WHAT IS BEING ASKED. When you repeat the entries below, keep each word exactly as it is and drop the pictures.

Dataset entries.

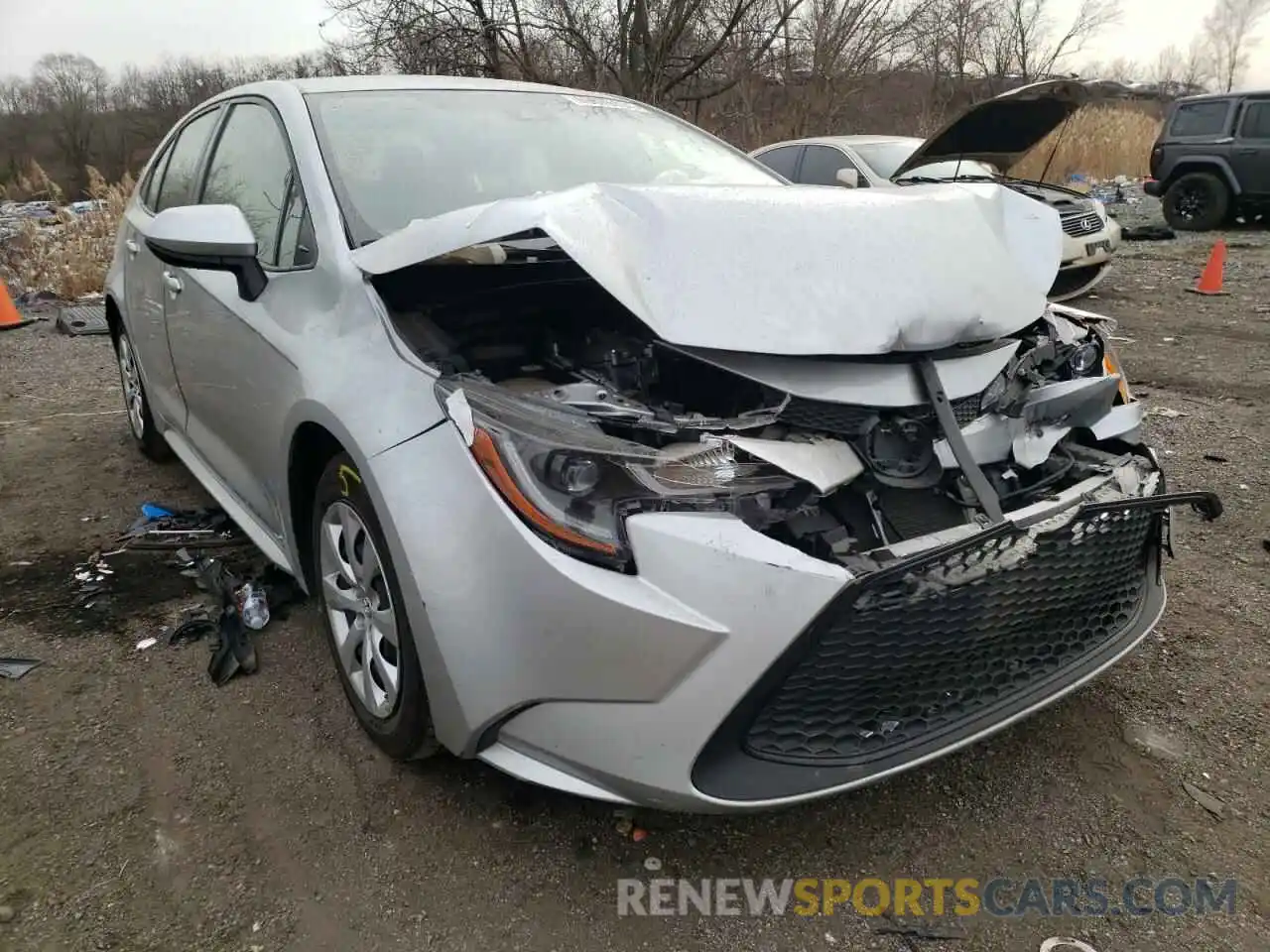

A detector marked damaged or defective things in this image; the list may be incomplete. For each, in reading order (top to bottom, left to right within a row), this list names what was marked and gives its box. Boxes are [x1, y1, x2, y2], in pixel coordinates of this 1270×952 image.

crumpled hood [894, 78, 1132, 178]
crumpled hood [352, 179, 1067, 357]
dented hood crease [352, 179, 1067, 357]
broken headlight housing [437, 378, 792, 573]
damaged silver car [103, 78, 1213, 817]
broken grille mesh [782, 396, 980, 438]
broken grille mesh [741, 508, 1158, 767]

SOLUTION TO THIS PROBLEM.
A detector marked damaged or defective things in this image; the list may be incomplete. For each, in reading order (top to bottom, left to right within a row), this list names what was marked and gives its box. Boxes are [x1, y1, x2, y2], in pixel coordinates of this 1270×952 image.

crumpled hood [894, 78, 1132, 178]
crumpled hood [352, 179, 1067, 357]
dented hood crease [352, 179, 1067, 357]
broken headlight housing [437, 378, 792, 573]
damaged silver car [103, 78, 1213, 817]
broken grille mesh [782, 396, 980, 438]
broken grille mesh [741, 508, 1158, 767]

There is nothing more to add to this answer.